Status: 🔍 Partially Fixed

Second recommendation implemented. Regarding the first and third recommendations the team responded:

"We decided to keep the block.number in the Checkpoint struct in case we need it in the future. We have however used packing to reduce the gas impact of this."

"Since TokenDistributor is now being postponed for use in the future, the offset will likely be used then."


⚫ [N-04] Documentation Improvements

  • The comment in RewardEscrowV2 is incorrect. This seems to be due to a copy-paste error from the previous line.

  • The comment in RewardEscrowV2 is misleading. Contrary to what's described, the entry isn't updated. Instead, its ownership is transferred to address(0).

  • The comment in IEscrowMigrator should be more descriptive. Specifically, it should state that the expected approval is from the beneficiary's account and that they must pull the KWENTA from the integrator contract before calling migrateIntegratorEntries.

Status: ✅ Fixed


⚫ [N-05] Potential Cooldown Avoidance Through Community Liquid Staking Vaults

Description

A third-party liquid staking vault could potentially be established, allowing users to circumvent the staking cooldown.

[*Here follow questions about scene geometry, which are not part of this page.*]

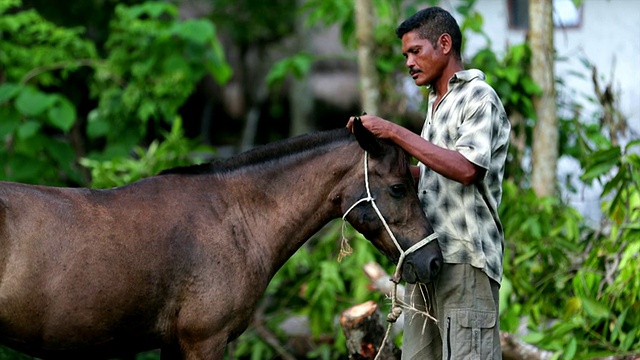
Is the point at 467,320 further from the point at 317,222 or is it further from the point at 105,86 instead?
the point at 105,86

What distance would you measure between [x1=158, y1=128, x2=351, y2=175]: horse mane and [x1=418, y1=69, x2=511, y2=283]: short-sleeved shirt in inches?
19.3

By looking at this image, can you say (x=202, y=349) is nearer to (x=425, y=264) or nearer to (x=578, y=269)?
(x=425, y=264)

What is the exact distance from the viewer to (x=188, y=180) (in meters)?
4.29

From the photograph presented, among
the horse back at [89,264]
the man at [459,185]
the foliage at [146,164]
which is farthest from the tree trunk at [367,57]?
the horse back at [89,264]

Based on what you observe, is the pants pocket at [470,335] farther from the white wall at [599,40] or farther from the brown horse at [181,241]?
the white wall at [599,40]

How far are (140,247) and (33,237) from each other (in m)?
0.45

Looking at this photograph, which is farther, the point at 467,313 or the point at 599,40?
the point at 599,40

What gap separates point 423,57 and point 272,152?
32.7 inches

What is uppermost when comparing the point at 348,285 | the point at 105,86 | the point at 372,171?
the point at 372,171

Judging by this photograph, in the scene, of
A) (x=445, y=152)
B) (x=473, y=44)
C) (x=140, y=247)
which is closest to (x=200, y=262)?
(x=140, y=247)

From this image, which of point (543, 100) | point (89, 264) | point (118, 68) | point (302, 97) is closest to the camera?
point (89, 264)

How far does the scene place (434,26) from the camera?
404cm

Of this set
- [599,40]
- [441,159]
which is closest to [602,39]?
[599,40]

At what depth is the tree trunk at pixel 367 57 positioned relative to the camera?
781 centimetres
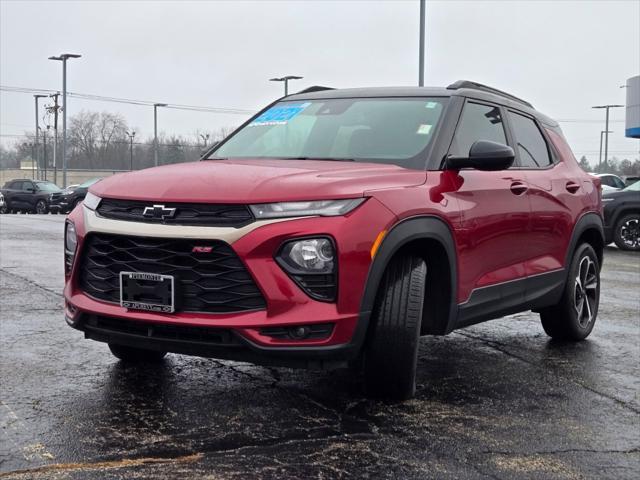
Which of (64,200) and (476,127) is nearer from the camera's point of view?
(476,127)

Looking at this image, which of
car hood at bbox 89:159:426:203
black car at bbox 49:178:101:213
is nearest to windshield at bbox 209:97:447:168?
car hood at bbox 89:159:426:203

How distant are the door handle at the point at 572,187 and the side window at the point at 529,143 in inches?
8.1

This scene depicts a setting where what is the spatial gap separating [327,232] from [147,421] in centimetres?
124

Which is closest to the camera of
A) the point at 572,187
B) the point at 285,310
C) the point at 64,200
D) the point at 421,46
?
the point at 285,310

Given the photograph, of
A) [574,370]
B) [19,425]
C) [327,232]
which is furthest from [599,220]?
[19,425]

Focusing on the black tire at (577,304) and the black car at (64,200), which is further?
the black car at (64,200)

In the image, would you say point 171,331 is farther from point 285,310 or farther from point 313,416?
point 313,416

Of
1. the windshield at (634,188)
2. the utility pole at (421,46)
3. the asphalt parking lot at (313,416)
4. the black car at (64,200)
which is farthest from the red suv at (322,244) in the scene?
the black car at (64,200)

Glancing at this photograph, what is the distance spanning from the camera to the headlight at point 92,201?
4.15m

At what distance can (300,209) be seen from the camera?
3725mm

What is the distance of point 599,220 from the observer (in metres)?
6.34

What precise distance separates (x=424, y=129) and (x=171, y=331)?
197 centimetres

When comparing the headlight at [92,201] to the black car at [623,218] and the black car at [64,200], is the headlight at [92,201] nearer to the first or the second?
the black car at [623,218]

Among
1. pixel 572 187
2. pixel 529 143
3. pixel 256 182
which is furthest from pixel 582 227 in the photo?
pixel 256 182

The design of such a vault could employ a minimal proxy factory to initiate single-use staking accounts for each deposit or batch of deposits. In return, users would receive an ERC20 share token. Once the vault has accumulated deposits that have surpassed the cooldown period, new users could redeem their shares as needed without having to be subject to the cooldown delay. Additionally, since escrow entries are transferable, the staking reward entries can easily be transferred to individual users on redemption. The benefit for the users of such a setup is in the option of bypassing the cooldown, which could be preferred by many users. Additionally, such a mechanism could enable the sale of governance rights tied to staked positions, offering an extra yield stream for users with smaller holdings that don't typically participate in governance.

Recommendations

Given the potential implications of such workarounds on governance integrity, it's advised to actively monitor contract usage. If such third-party staking vaults gain traction, appropriate measures should be taken to address or limit these loopholes utilizing the contracts' upgradeability.

Status: 📜 Noted

"Don't have a viable solution to this problem at the moment."